# SELECTED PASSAGE
☆ ☆ ☆ ☆ ☆

Death Proof: The Soundtrack

One thing that is reliable about the films of Quentin Tarantino: they will have a kick-ass soundtrack. The soundtracks for Pulp Fiction and Kill Bill are among my favorites in my collection, and having a seventies-weekend on the radio as the musical bed for Reservoir Dogs is a gas. The music for Death Proof, Tarantino's half of the double-feature that is Grindhouse, is no exception, and I received it as a birthday present the other day.

As with his other films, Tarantino uses some forgotten hits from the sixties and seventies, some music from other movies (again utilizing Ennio Morricone) and throws in a few lines of dialogue from the film itself (it's nice on Pulp Fiction to have the discussion of the relative charm of pigs and dogs included on the soundtrack). Death Proof kicks off with a genre that Tarantino loves, the surf & spy, with a hard-driving track called The Last Race by Jack Nitzsche. There's also a great song in this style toward the end of the disc, called Riot in Thunder Alley by Eddie Beram, which includes some fantastic tribal-like drumming.

Of the songs from jukeboxes past, there's the slyly infectious Jeepster, by T. Rex, a gritty number by The Coasters called Down in Mexico, and a song called Hold Tight by a sixties British band called Dave Dee, Dozy, Beaky, Mick and Tich. As steeped as I am in sixties music, I am ashamed to say I have never heard of them before, and the song is a classic nugget of sixties garage band music.

There's also a couple of covered tunes, such as Smith's take on Burt Bacharach's Baby, It's You and a charming and cheesy version of Serge Gainsbourg's Chick Habit by April March.

Tarantino has long been rumored that he will be making a World War II picture. The problem with this idea is that he won't be able to tap into his knowledge of music from the last forty years, unless he is going to be gleefully anachronistic.

☆ ☆ ☆ ☆ ☆

# INSTRUCTIONS
**A)** Translate this sentence from the Death Proof soundtrack review into French: "There's also a great song in this style toward the end of the disc, called Riot in Thunder Alley by Eddie Beram, which includes some fantastic tribal-like drumming."
**B)** According to the Death Proof soundtrack review, which track opens the album?
The lines after this point come from a separate source.

# SUPPLIED MATERIAL

☆ ☆ ☆ ☆ ☆

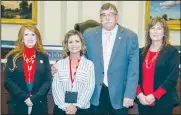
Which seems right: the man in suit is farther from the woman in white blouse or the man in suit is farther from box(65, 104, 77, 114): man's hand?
box(65, 104, 77, 114): man's hand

☆ ☆ ☆ ☆ ☆

# RESPONSES TO THE EXERCISE
**A)** Il y a aussi une excellente chanson dans ce style vers la fin du disque, intitulée Riot in Thunder Alley, d'Eddie Beram, qui comporte de fantastiques percussions aux allures tribales.

**B)** The Last Race by Jack Nitzsche.